Unlike the RNC, the Pennsylvania Convention Center was not only used for press work stations, but also as a meeting place for delegates and a venue for rallies. Delegates walked the two-building center in Center City eager to talk to the press, many dressed from head to toe in the campaign gear of their candidate.

But the convention itself was in south Philadelphia at the Wells Fargo Center, and bussing the delegates and media from the convention center down the narrow one-way streets of the city to the arena proved a chaotic task.

Once in the arena, space was far more valuable a commodity than it was in Cleveland. The press stand was half the size in Philadelphia, rising up along one side of the stage overlooking the floor.

Space was limited, so Courthouse News was only allocated one seat, but the rows were robust enough to fit twice as many reporters as there were seats. And the so-called party of entitlement didn't charge a cent for them.

The Internet connection was much stronger at the DNC. Hardwire Ethernet cables poked through holes in the press stand, but they weren't needed because the public Wi-Fi offered in the arena was powerful and only glitched slightly during high profile moments like Michelle Obama's speech on opening night.

The challenge for reporters in the arena was getting comments from delegates.

The floor was tiny in comparison to the RNC's vast floor that held a good chunk of state delegations, and security was heavy handed in keeping people huddled together in aisles and open spaces taking pictures of celebrities to keep moving in a big current of people.

On the third night, headlined by President Barrack Obama, security shut off the center walkway directly across from the stage altogether. To access the other side of the floor, people had to shuffle up the narrow stairs and take the aisle above the first riser of seats.

At the RNC, the floor held seven state delegations, the rest spread out up the arena's bowl seating and mezzanine level across from the stage. But the floor area was open enough to allow mixing and schmoozing without claustrophobia.

The participation of headlining pop artists didn't help the DNC's overcrowding. Delegates and press scrambled to get closer when the likes of Alicia Keyes and Paul Simon took the stage.

On the third night, members of the press scrambled to grab floor passes in the minutes before Lenny Kravitz's planned performance, but ended up waiting in the pot of people soup on the floor while more than a dozen stagehands rolled out a mobile band set up for Kravitz's five minute performance of "Let Love Rule."

In Cleveland, the Republican Party didn't feature onstage performances, but the house band, led by G.E. Smith, of Saturday Night Live fame, played during television breaks, and was fronted by country music star Jason Aldean one night. But the glitz and variety show aesthetic prominent at the DNC wasn't there.

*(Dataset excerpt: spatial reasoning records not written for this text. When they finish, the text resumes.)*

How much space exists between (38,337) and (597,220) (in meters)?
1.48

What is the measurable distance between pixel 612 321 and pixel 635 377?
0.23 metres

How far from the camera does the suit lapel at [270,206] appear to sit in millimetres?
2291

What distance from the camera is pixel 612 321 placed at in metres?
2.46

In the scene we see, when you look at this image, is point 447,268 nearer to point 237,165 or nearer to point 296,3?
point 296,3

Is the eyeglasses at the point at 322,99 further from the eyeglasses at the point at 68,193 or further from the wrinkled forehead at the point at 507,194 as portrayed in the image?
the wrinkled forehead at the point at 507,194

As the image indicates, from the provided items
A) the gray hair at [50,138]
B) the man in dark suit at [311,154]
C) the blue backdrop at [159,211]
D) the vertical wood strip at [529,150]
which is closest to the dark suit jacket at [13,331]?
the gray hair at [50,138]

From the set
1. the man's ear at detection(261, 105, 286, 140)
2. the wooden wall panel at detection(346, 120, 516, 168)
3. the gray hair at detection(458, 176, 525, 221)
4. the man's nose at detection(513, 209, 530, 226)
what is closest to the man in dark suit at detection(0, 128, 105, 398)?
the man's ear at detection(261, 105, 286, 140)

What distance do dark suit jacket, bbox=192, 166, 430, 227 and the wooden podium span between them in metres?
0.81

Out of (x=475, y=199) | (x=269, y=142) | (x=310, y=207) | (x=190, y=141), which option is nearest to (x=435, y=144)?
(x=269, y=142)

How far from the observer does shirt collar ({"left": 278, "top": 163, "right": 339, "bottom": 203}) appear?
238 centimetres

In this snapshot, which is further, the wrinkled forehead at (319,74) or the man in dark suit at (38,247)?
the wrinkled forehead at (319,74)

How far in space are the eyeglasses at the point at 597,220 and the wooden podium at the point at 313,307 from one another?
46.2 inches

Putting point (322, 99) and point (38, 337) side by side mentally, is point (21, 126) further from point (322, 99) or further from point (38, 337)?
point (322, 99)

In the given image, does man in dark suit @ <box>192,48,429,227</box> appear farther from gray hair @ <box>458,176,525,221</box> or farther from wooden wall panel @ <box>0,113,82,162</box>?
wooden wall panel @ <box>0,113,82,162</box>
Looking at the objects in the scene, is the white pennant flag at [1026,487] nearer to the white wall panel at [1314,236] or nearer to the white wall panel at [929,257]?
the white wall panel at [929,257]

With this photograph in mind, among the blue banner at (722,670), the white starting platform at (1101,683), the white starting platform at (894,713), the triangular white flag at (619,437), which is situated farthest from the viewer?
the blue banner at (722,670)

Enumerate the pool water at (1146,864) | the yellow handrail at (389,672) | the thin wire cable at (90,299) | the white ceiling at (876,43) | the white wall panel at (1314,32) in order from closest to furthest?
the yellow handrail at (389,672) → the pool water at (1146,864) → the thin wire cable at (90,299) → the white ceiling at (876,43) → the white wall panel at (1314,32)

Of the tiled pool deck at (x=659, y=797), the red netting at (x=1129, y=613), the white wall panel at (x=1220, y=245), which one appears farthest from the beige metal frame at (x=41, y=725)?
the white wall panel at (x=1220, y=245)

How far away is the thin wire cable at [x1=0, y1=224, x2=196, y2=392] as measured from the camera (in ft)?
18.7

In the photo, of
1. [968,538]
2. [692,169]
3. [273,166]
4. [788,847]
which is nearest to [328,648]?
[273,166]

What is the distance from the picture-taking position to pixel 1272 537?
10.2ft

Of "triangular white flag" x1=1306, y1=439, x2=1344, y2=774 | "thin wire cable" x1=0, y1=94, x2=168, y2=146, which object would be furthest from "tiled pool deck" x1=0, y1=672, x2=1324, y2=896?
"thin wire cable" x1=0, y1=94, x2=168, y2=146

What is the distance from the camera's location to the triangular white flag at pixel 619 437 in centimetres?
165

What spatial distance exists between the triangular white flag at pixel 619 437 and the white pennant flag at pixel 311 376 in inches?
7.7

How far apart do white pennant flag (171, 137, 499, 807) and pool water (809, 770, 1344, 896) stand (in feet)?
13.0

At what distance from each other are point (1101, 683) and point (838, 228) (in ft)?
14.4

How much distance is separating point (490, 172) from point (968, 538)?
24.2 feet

What the RNC did have was brevity, something both the press and convention goers appreciated. DNC sessions rolled out like a eight hour sagas where seemingly every party officials and celebrities of every level got five minutes to address the crowd punctuated by comedic vignettes of Trump media blunders.

By contrast, the RNC speeches kicked off at 8 p.m. and wrapped up well before midnight, for the delegate with a sensible bedtime in mind.

The host cities themselves personified the parties that took them over for the week.

Cleveland officials scrambled in the weeks leading up to the RNC, remodeling its public square and spit shining every lamp post in an effort to clean up its wrap for being a depressed little city on a great lake.

Delegates and media attended functions at the Rock and Roll Hall of Fame and the city's science center. The city was well-stocked with restaurants for delegates, but its famous reality television star presidential nominee had limited choices; celebrity chef and Cleveland native Michael Symon publically banned the Donald from his restaurants, and shut down Lola, his well-known restaurant located right outside of the Q, for the week.

Philadelphia laid bare its scars for delegates and media, who were unable to escape the City of Brotherly Love without at least one cab ride down a pot-holed under-construction South Philly street.

But convention goers were treated to star studded affairs in and around the city known just as much for its tough, north east rust belt attitude as it is for being the origin of American democracy.

Many city bars and restaurants extended their hours to 4 a.m. to accommodate starved delegates and media escaping marathon convention sessions.

Both conventions were prolific and generous in one respect: handing out credential lanyards. Every function attended by media was staffed with folks sitting behind fold out tables holding caches of lanyards.The only difference was the party logos emblazoned on the tangled mess.